But, sadly, the harsh reality is that for every great scientist, philosopher, philanthropist or world changing chemist there are hundreds of thousands of others in the same fields struggling to either make needs meet or even get a job they qualified for.

I am not saying give up, but I am saying that its one thing to say you want to do good, another to use that mentality to keep the wolf from the door into the long term when other responsibilities come into play and others; partners or children, become reliant on you for financial support.

The people you say are inspirational are your professors and your fellow students. Nothing whatsoever wrong with that, but please bear in mind professors, lecturers, teachers, etc are paid to be inspirational rather than give students the harsh reality that will face many of them once they graduate.
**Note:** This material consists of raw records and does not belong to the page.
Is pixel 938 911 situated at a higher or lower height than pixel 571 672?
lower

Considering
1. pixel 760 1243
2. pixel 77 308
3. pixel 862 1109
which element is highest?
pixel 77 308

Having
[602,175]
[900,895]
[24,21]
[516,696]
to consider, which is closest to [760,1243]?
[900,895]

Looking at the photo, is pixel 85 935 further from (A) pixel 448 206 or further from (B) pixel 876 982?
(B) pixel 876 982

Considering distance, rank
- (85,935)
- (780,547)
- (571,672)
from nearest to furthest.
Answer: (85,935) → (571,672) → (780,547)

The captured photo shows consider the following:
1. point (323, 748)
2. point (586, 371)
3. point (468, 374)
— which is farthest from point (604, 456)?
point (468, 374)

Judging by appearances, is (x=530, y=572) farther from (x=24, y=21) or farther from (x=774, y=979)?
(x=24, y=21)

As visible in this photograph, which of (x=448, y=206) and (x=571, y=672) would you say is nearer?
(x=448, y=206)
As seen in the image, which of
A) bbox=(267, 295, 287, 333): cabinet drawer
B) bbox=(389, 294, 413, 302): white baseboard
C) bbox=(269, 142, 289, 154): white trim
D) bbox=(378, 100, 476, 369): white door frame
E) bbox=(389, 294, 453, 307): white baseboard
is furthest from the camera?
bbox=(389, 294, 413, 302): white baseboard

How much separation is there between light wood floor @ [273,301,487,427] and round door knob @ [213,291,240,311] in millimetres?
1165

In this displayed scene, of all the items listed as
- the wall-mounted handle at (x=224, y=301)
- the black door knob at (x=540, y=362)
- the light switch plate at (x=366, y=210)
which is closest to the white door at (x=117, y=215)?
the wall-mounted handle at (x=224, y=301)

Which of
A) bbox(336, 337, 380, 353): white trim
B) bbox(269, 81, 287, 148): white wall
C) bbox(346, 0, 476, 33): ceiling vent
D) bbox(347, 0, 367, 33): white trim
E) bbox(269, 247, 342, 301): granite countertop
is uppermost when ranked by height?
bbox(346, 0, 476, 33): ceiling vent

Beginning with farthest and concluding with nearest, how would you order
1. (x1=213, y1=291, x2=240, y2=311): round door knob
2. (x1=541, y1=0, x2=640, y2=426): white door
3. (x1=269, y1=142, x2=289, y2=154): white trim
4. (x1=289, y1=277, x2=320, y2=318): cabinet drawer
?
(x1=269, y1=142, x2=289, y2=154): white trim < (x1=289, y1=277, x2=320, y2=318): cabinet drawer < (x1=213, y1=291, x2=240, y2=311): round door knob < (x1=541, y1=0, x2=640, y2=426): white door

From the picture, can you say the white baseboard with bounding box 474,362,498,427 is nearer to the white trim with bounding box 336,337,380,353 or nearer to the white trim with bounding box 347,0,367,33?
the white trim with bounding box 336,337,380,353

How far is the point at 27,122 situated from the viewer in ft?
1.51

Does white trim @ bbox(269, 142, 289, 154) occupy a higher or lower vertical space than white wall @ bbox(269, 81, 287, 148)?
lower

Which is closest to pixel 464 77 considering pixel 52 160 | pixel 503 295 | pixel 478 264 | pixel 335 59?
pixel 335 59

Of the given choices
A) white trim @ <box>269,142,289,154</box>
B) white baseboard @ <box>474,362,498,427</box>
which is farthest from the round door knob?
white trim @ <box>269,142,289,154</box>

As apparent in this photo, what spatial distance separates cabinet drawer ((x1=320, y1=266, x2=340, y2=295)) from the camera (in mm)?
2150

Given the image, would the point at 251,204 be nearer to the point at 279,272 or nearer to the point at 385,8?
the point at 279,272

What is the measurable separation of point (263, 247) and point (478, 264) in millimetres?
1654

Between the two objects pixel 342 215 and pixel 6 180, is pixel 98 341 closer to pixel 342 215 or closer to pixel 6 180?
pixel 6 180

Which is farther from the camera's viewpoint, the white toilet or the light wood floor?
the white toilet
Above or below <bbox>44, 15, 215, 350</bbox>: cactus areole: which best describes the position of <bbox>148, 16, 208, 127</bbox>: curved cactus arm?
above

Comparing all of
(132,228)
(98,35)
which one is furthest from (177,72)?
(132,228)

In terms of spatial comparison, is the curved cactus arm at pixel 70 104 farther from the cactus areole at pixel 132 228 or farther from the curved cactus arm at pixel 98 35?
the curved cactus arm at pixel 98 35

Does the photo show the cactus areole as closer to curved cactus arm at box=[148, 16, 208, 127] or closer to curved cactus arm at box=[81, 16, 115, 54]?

Its part of their job.

Your fellow students may be an inspiration in that they have clear ideas, values or ideologies you admire and respect which is tremendous.

But it is worth bearing in mind that most of them, sadly, once they go out into the real world of employment will find their passion can quickly become a means to an end - work is tough for everyone with a job, and hard to find for those that don't.

That can drain the most enthusiastic persons desire for their chosen field.

In my experience very few people I have met really enjoy or love their jobs, even those doing the kind of work they always wanted to do, because of the politics, problems and stresses that are a natural part of going to work. For many of us its hard to stay positive and think about being a world changer when your pension is being taken off you, redundancy hangs over you like a dark cloud and other non work aspects of life come into play such as relationship issues, decline in the health of our parents, money worries, etc.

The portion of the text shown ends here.